1 Motivation
First and foremost, the idea came from Philipp Oppermann’s Writing an OS in Rust blog series.
1.1 Why?
1.1.1 Why Operating Systems?
We first became interested in operating systems after exploring xv6, which is an OS used as a teaching tool in systems courses.
1.1.2 Why Rust?
"Code is written for others to understand the developer’s thoughts, and it accidentally runs on computers." — Matthias Felleisen
This quote comes from Matthias’s talk Types are like the Weather, Type Systems are like Weathermen. He admits he wasn’t the first to say this, but we can’t find the original quote.

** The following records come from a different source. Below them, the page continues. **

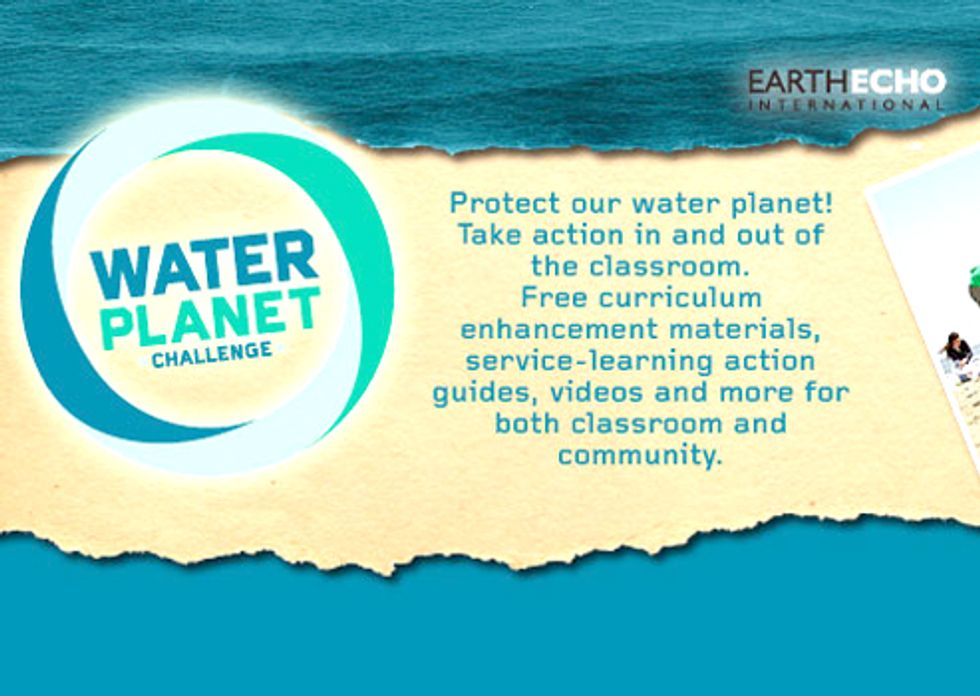 Water Planet Challenge Adds Resources to Help Educators in the Classroom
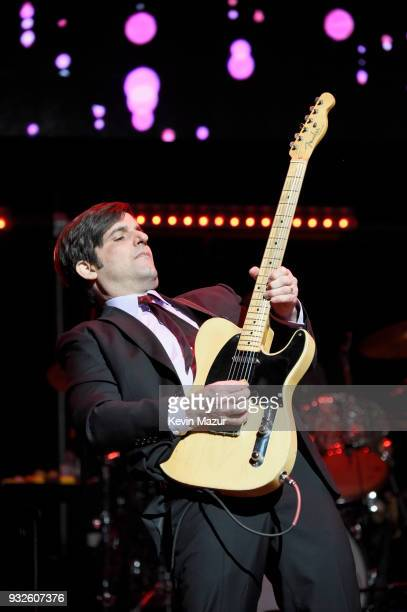 Chris Scianni performs onstage at the Second Annual LOVE ROCKS NYC A Benefit Concert for God's Love We Deliver at Beacon Theatre on March 15 2018 in...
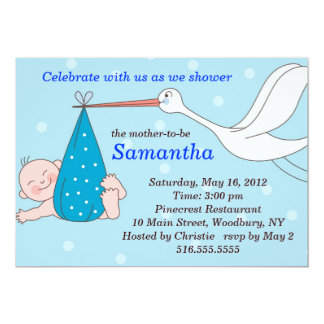 Stork Baby Shower Invitation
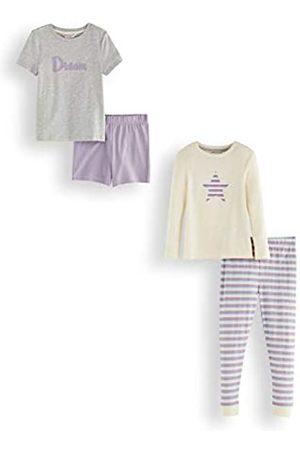 RED WAGON Marca Amazon - Pijama de Satén Niñas, Pack de 2, 116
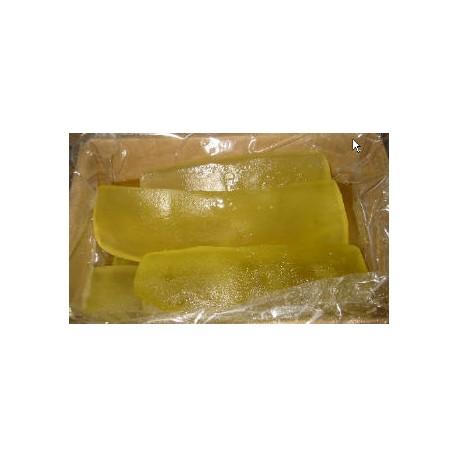 Zucca a canali bianca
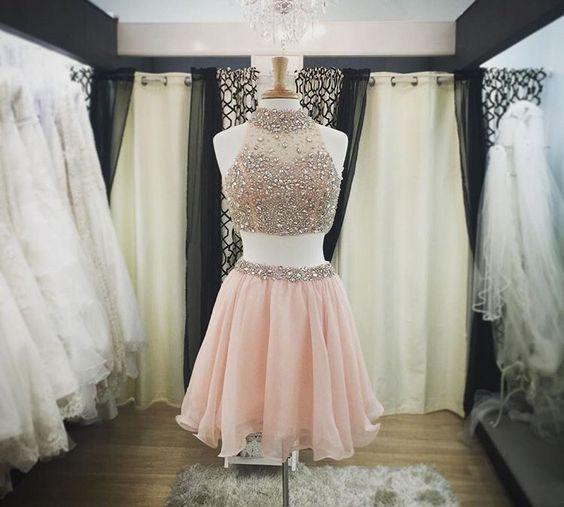 Two Pieces Halter Cute Mini Blush Pink Sexy Short Homecoming Dresses CM925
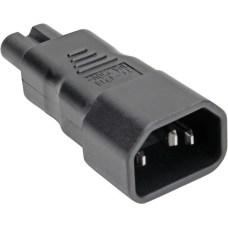 Tripp Lite IEC C14 to IEC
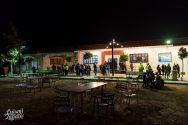 Maimona Fest 2015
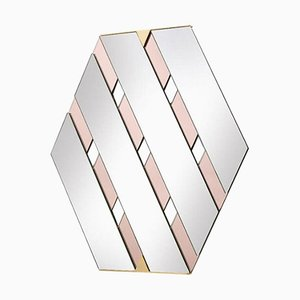 Pink Tresse Mirror by Mason Editions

We needed a systems programming language, in which we could express our ideas clearly. C is too close to assembly. C++ suffers because of its history with C. We wanted features commonly associated with functional programming languages—expressive types, pattern matching, default immutability, and macros (C-style macros don’t count). We aren’t particularly concerned with performance, but the fact that Rust mostly provides these features as zero cost abstractions is satisfying. Rust’s emphasis on safety (absence of undefined behavior) is also appreciated. We are happy to wrestle with rustc, if it means less issues at runtime. As a side-note, Rust’s compiler emits excellent error messages, which makes the language even more enjoyable to work with.
1.1.3 Why Systematic Design?
The preface of How to Design Programs describes the philosophy behind how we approach our project:
By “good programming,” we mean an approach to the creation of software that relies on systematic thought, planning, and understanding from the very beginning, at every stage, and for every step.

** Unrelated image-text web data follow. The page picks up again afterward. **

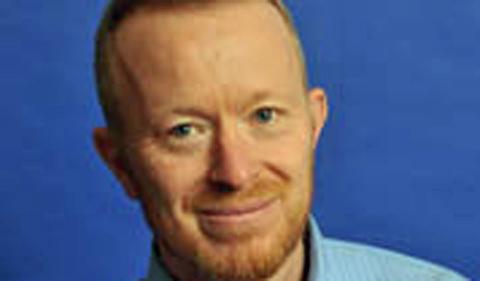 Dr. Ben Holt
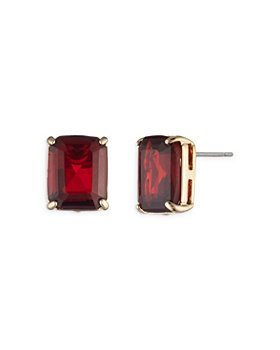 Ralph Lauren - Red Stone Stud Earrings in Gold Tone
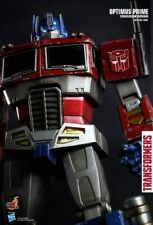 Hot Toys Transformers G1 Optimus Prime Starscream Ver. Action Figure TF 001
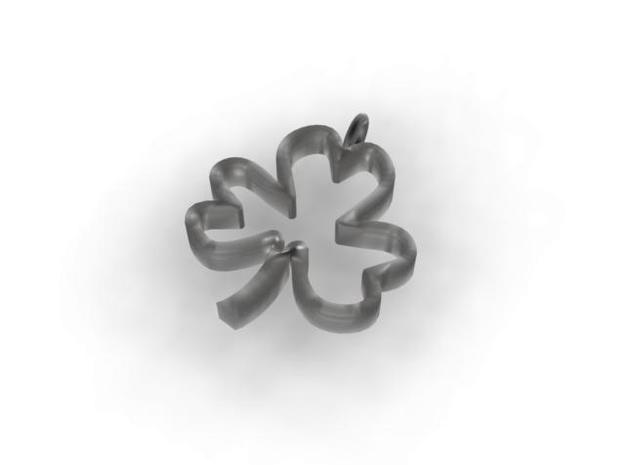 Shamrock Pendant 3d printed rendered view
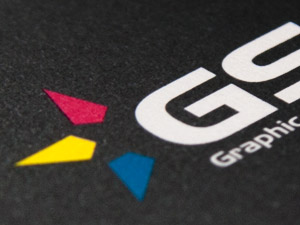 GSG Identity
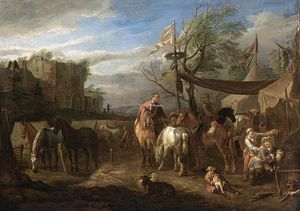 Pieter Van Bloemen - Riders Resting at a Military Encampment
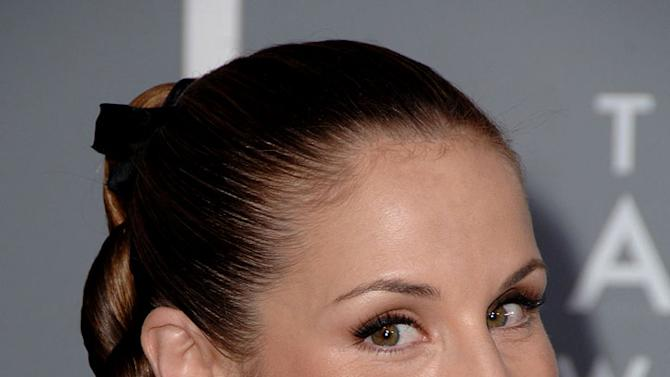 Emily Robison of the Dixie Chicks at The 49th Annual Grammy Awards.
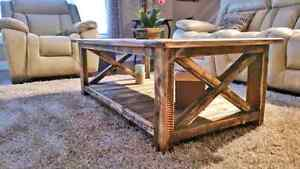 Rustic Coffee Tables -  Accent Tables
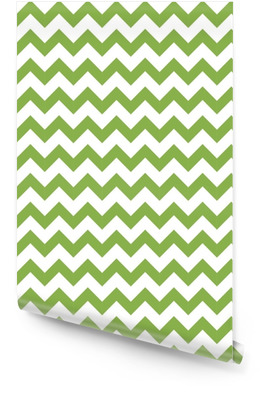 Green spring chevron seamless pattern background, illustration. Trendy color 2017, wrapping paper design Wallpaper Roll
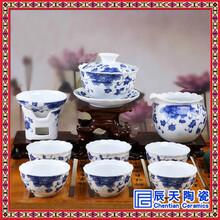 厂家生产订制茶具促销礼品茶具加印LOGO茶具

In our introductory computer science course, we learned the design recipe: systematic design that started with small functions. In that course, the essence of it boiled down to the idea that functions follow their data.
1.1.3.1 The Design Recipe
Let’s give an example by implementing length, which takes the length of a list.
Step 1: Data Definitions
We first want to study the data definition of a list.
;; A [Listof X] is one of: ;; - '() ;; - (cons X [Listof X]) ;; and represents a sequence of ordered data. (struct cons (el lst))
For any action we want to perform on a list, there are two different cases we need to handle. The case where it’s an empty list, and the case where it’s a non-empty list (a cons).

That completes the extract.